I have a .csv file that contains 500+ fields. Obviously
too large for Excel. Is there a way to write a macro
that will import column 1-256 into a worksheet, and then
load column 1, and columns 257-510 in a second
worksheet? I will need to do this on a regular basis,
and doing by hand will take way too long.
Thanks
My first idea was "use database for this". Only trouble is: With MS
Access you can't have more than 255 fields in a table, just like Excel
(at least that's true for an externally connected text file, like a csv
file). Which leads to a somewhat strange advice in a MS newsgroup (I've
given it a few times already)... Use OpenOffice.
If installing another application is an option, read on...
The spreadsheet in OpenOffice can't handle more columns, but the
database interface can. With the database interface in OpenOffice I have
opened a CSV file with 500+ fields as a table, and created a few queries.
In the current stable version of OpenOffice (1.1.3 or 1.1.4, depending
on language) the database interface is available as a tool for
wordprocessor and spreadsheet. It seems a little sluggish, but once you
get used to it it's rather intuitive.
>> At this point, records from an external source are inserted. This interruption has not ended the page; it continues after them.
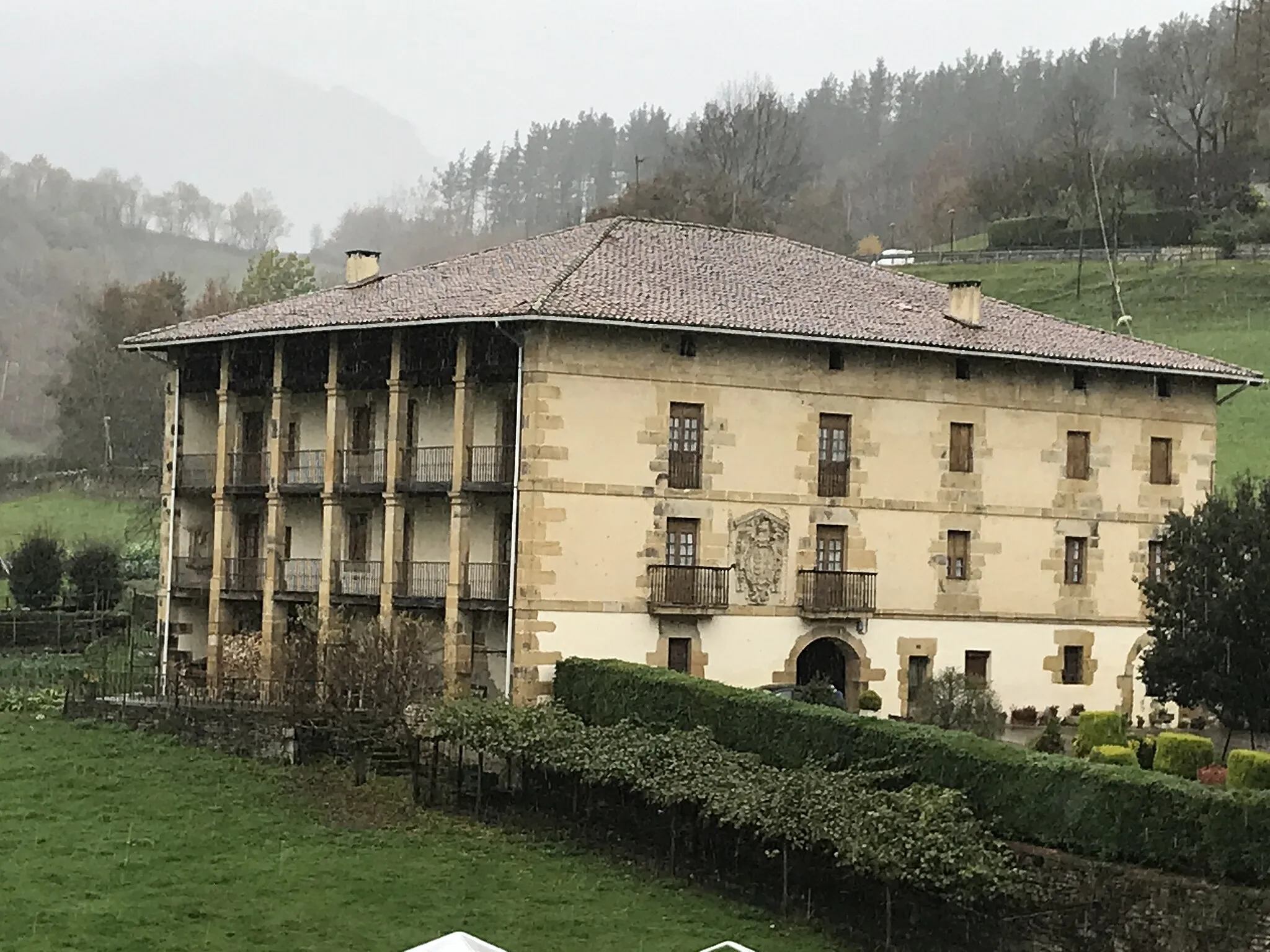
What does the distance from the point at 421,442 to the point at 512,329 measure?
14.7 ft

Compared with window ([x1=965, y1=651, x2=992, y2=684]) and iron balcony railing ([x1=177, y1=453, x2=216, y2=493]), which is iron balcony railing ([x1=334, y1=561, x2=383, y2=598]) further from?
window ([x1=965, y1=651, x2=992, y2=684])

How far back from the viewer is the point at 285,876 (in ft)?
90.6

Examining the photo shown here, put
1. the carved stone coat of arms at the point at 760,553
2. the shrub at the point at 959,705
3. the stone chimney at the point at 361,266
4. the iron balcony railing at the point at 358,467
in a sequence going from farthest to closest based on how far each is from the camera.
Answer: the stone chimney at the point at 361,266, the iron balcony railing at the point at 358,467, the carved stone coat of arms at the point at 760,553, the shrub at the point at 959,705

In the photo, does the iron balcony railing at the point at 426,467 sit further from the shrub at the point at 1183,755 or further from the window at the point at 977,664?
the shrub at the point at 1183,755

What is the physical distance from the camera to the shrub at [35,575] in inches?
2250

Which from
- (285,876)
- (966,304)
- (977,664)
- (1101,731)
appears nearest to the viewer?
(285,876)

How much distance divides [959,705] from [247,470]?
16.8m

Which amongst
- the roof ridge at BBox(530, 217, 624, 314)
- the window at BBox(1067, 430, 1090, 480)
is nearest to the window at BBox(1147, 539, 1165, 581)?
the window at BBox(1067, 430, 1090, 480)

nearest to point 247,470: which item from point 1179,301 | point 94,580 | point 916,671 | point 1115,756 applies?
point 94,580

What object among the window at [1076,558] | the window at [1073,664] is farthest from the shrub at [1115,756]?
the window at [1076,558]

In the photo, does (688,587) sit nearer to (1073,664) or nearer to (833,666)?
(833,666)

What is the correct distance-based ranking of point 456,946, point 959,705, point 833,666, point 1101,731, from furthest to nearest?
point 833,666, point 959,705, point 1101,731, point 456,946

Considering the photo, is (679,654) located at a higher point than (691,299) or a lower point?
lower

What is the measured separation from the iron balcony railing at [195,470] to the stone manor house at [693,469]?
9cm
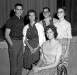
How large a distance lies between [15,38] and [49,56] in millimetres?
837

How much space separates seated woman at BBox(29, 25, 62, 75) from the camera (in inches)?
90.6

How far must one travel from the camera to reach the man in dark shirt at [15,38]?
2.96 m

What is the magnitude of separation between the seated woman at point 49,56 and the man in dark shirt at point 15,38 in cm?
70

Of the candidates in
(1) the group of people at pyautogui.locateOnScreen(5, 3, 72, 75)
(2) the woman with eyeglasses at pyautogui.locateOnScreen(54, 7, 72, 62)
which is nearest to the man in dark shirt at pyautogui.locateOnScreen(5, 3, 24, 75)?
(1) the group of people at pyautogui.locateOnScreen(5, 3, 72, 75)

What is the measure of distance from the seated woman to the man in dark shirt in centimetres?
70

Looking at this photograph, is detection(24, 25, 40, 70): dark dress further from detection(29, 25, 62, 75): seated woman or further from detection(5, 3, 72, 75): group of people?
detection(29, 25, 62, 75): seated woman

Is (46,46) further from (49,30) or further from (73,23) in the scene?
(73,23)

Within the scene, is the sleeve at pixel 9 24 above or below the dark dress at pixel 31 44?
above

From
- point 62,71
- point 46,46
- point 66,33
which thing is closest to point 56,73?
point 62,71

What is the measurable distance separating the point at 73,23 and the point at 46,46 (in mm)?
3813

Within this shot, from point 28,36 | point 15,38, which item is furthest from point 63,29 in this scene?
point 15,38

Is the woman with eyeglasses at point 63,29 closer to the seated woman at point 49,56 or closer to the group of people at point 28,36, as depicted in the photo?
the group of people at point 28,36

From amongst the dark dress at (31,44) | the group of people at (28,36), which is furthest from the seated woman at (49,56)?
the dark dress at (31,44)

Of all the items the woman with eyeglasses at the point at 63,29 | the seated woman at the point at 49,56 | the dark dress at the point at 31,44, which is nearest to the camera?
the seated woman at the point at 49,56
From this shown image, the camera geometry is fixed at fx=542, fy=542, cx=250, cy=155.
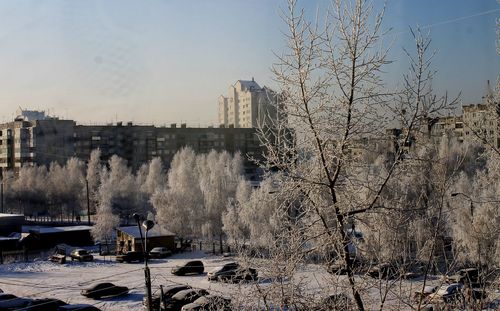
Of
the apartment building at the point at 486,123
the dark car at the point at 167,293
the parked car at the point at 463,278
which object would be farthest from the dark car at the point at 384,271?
the dark car at the point at 167,293

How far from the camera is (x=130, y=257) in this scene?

The not-so-intuitive part is
configuring the database.
-Download the Office suite from
www.openoffice.org and install.
-start worprocessor or spreadsheet
-View data sources (F4)
-Right click in the left DB pane and select "manage data sources"
-Add a data source
-Give the database a name and select connection type="text"
-Select a folder for your database. This is where your csv-files will
go, and all csv files in this folder will appear as tables in the database.
-Select the "Text" tab
-Select the proper field/text delimiter (unless you know it's something
else, stick with the defaults of ; and ").
-Check/uncheck the "headers" box, as applicable (should be checked if
the first row of your csv file contains field names)
-Select extension "csv"
-For proper decoding of international characters you may need to change
the character set. Choice depends on where the csv file came from: Many
Windows applications use Ansi. Some use Unicode/UTF. Most DOS
applications will use an "extended ASCII" type of character set, in
which case you must find the correct "Western...(DOS/OS2-...)" entry.
You can then use queries to extract data. Be warned that indexing is not
available on text files. Queries on large tables without indices will
take some time. If you need to do extensive work, I advise copying to a
different database (to use a proper DB engine).